### Problem statement
Pick out and copy every line in the items below that contains the string "photograph", matching uppercase and lowercase exactly.

### Excerpted data
________

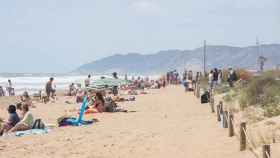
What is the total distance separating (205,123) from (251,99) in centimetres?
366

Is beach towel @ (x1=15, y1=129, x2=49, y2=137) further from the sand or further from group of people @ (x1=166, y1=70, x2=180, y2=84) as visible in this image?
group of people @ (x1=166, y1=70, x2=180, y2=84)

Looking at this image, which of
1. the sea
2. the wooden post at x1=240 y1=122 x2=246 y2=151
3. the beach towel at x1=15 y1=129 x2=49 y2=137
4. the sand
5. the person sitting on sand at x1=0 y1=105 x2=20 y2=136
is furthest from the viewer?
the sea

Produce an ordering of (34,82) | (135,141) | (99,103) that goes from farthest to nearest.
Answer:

________

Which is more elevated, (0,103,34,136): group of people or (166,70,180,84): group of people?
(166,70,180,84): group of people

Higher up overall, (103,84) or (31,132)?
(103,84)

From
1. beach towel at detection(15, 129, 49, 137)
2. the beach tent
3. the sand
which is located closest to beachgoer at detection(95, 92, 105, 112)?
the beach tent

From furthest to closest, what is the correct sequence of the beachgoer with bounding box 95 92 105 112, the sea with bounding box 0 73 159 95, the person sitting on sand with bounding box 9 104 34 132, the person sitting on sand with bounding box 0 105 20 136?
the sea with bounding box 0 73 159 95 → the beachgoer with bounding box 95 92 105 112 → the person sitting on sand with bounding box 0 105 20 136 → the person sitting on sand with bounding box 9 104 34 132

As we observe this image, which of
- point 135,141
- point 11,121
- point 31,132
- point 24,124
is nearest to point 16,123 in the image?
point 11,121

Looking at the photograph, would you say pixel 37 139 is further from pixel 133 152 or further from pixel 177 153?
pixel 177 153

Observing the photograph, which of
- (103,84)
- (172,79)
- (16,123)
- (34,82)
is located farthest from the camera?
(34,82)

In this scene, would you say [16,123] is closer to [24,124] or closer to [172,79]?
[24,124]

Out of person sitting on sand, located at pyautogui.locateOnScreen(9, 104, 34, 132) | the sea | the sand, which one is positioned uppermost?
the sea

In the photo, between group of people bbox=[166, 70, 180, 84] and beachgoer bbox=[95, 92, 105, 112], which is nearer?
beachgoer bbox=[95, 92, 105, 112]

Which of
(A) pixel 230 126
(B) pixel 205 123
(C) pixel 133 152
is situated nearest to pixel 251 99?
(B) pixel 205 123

________

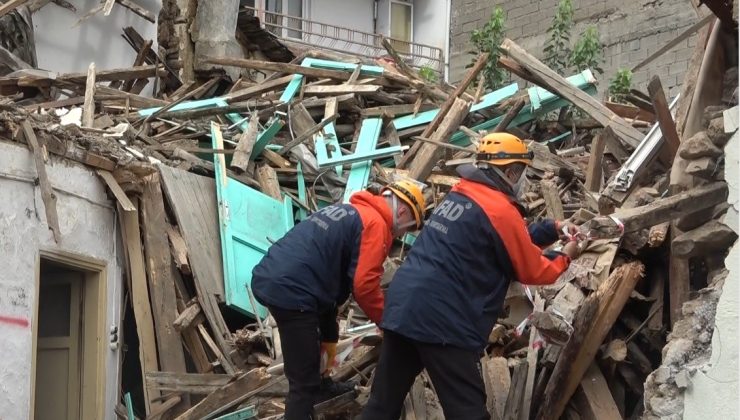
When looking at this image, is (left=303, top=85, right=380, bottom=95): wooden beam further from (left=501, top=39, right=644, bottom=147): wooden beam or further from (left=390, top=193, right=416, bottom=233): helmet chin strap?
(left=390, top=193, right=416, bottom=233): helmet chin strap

________

### Answer to this task
Looking at the photograph, would you say pixel 37 139 is further from pixel 133 152 or further from pixel 177 153?
Observing the photograph, which of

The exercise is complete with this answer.